La tercera persona con quien don Juan pensaba que estaba yo endeudado más alla de mi vida y mi muerte era mi abuela por parte de mi madre. En mi afecto ciego por mi abuelo, el macho, me había olvidado de que la verdadera fuente de fuerza en esa casa era mi muy excéntrica abuela.

Muchos años antes de que yo llegara a su casa, ella había salvado de ser linchado a un indio del lugar. Lo habían acusado de ser brujo. Unos jóvenes coléricos ya lo tenían colgado de un árbol del terreno de mi abuela. Ella los vio y los paró. Todos los linchadores, al parecer, eran sus ahijados y no se hubieran atrevido a desafiarla. Bajó al hombre y lo llevó a casa a curarle las heridas. La soga ya le había dejado una profunda herida en el cuello.
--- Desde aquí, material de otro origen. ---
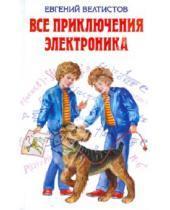 Картинка к книге Серафимович Евгений Велтистов - Все приключения Электроника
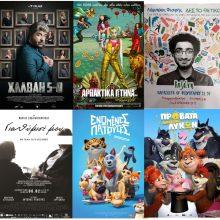 """Πρόγραμμα κινηματογράφου """"Oλύμπιον"""" στην Κοζάνη από Πέμπτη 6/2/ έως και Τετάρτη 12/2"""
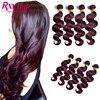 7A Burgundy Brazilian Hair Weave Bundles 99J Brazilian Virgin Hair Body Wave Red Color Human Hair 4 Bundles Brazilian Body Wave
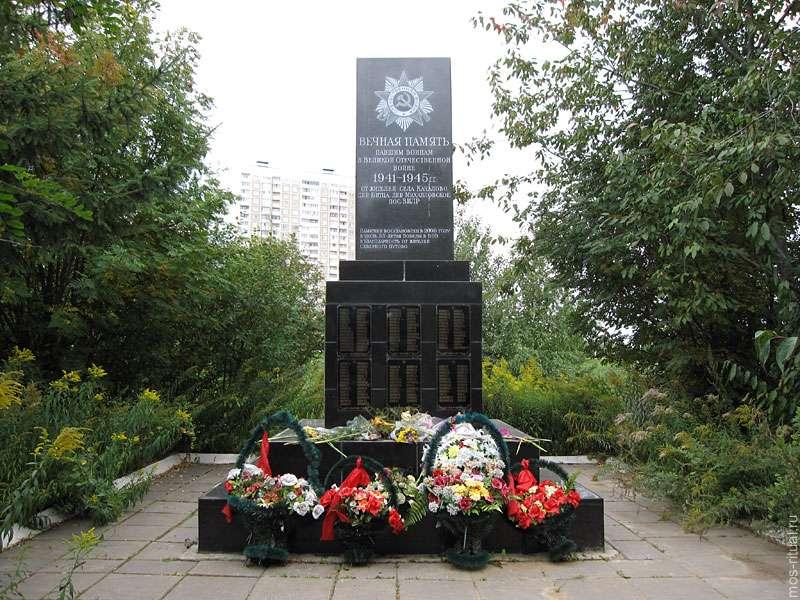 Качаловское кладбище. Памятник войнам ВОВ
Se sanó de sus heridas pero nunca dejó a mi abuela. Sostenía que su vida terminó el día del linchamiento y que cualquier nueva vida que tenía ya no era de él; le pertenecía a ella. Como hombre de palabra, dedicó su vida a servir a mi abuela. Era su camarero, su mayordomo, su consejero. Mis tías decían que él le había aconsejado a mi abuela que recogiera como suyo a un huérfano recién nacido y a criarlo como su propio hijo, algo que resentían amargamente.

Cuando llegué a la casa de mis abuelos, el hijo adoptivo de mi abuela ya lindaba en los finales de los treinta. Lo había mandado a estudiar a Francia. Una tarde, inesperadamente, un hombre recio, sumamente elegante, se bajó de un taxi delante de la casa. El chófer llevó sus maletas de piel al patio. El hombre recio le dio una buena propina. Me fijé de inmediato que las facciones del hombre recio eran de gran atractivo. Tenía pelo rizado y largo, las pestañas rizadas. Era muy guapo sin ser físicamente bello. Su mejor característica, sin embargo, era su radiante sonrisa abierta con que se dirigió a mí.

– ¿Puedo saber su nombre, joven? -me dijo con la voz de actor de teatro más bella que jamás había escuchado.